DOCUMENT SEGMENT:
■ ■ ■ ■ ■ ■ ■
Speedup

Notes for CS267 Discussion 2. Feb 7, 1995

In lecture 4, we defined parallel speedup to be the ratio of optimal serial execution time and parallel execution time. That is, if T(p,n) is the time to solve a problem of size n on p processors, and T(1) is the serial execution time using the best algorithm, then the p-processor speedup for a problem of size n, Speedup(p) = T(1)/T(p,n). Often, we plot speedup as a function of p.

Efficiency is defined as Efficiency(p) = Speedup(p)/p. So, p-linear speedup corresponds to constant efficiency. Our goal is to write algorithms where the efficiency (correspondingly speedup) is as large as possible for every p.

There are essentially two ways to plot Speedup and efficiency, both are easily done in matlab with this code. The first way is to use multiple overlayed 2D plots. This method is best when you wish to obtain actual numbers (i.e., find the speedup for 32 processors, say).
■ ■ ■ ■ ■ ■ ■
REQUIRED WORK:
- a) Translate this sentence from the notes on parallel speedup into Spanish: "Our goal is to write algorithms where the efficiency (correspondingly speedup) is as large as possible for every p."
- b) Return the passage of the notes on parallel speedup starting with "Efficiency is defined" and going on through "32 processors, say).", with no changes.
- c) Answer these questions from the notes on parallel speedup:
(i) In which lecture was parallel speedup defined?
(ii) How is Efficiency(p) defined?
(iii) When is using multiple overlayed 2D plots the best method?
The lines after the notes on parallel speedup have no role in this work.

PROVIDED DATA:
■ ■ ■ ■ ■ ■ ■
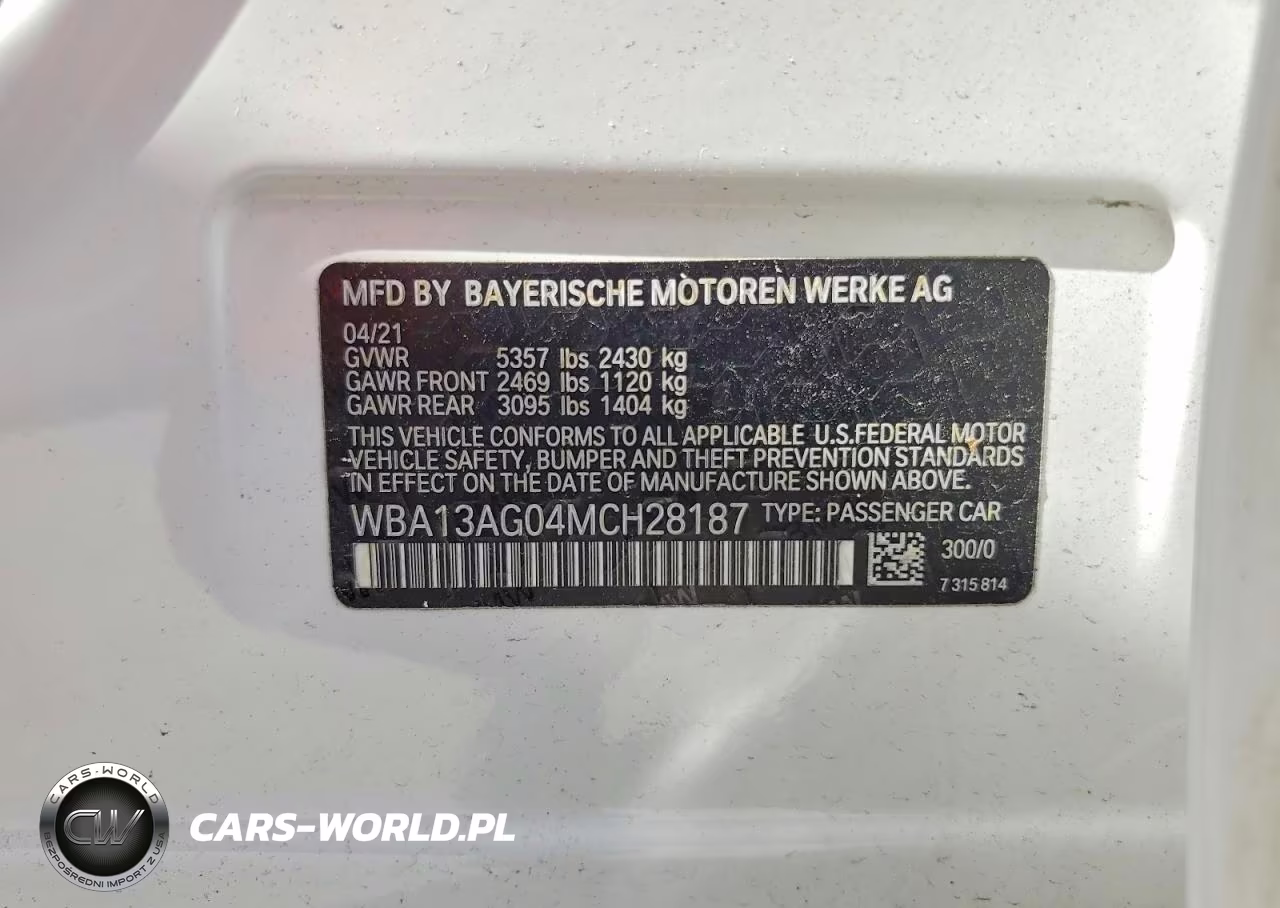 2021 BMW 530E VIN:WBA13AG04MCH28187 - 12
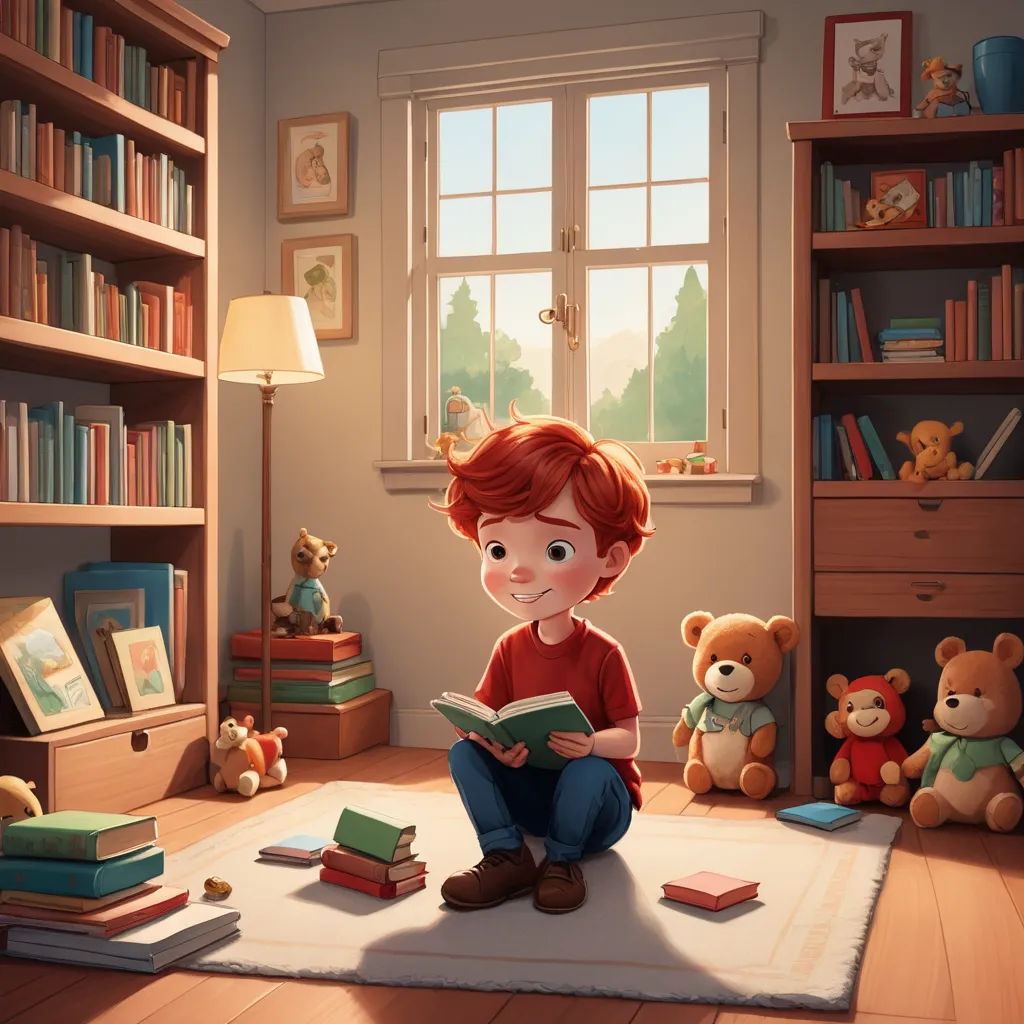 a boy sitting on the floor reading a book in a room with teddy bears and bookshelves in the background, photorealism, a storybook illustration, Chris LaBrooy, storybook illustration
■ ■ ■ ■ ■ ■ ■
ANSWERS TO THE PROBLEMS:
- a) Nuestro objetivo es escribir algoritmos en los que la eficiencia (y, correspondientemente, la aceleración) sea lo más grande posible para cada p.

- b)
Efficiency is defined as Efficiency(p) = Speedup(p)/p. So, p-linear speedup corresponds to constant efficiency. Our goal is to write algorithms where the efficiency (correspondingly speedup) is as large as possible for every p.

There are essentially two ways to plot Speedup and efficiency, both are easily done in matlab with this code. The first way is to use multiple overlayed 2D plots. This method is best when you wish to obtain actual numbers (i.e., find the speedup for 32 processors, say).

- c)
(i) Lecture 4.
(ii) Efficiency(p) = Speedup(p)/p.
(iii) When you wish to obtain actual numbers, such as the speedup for 32 processors.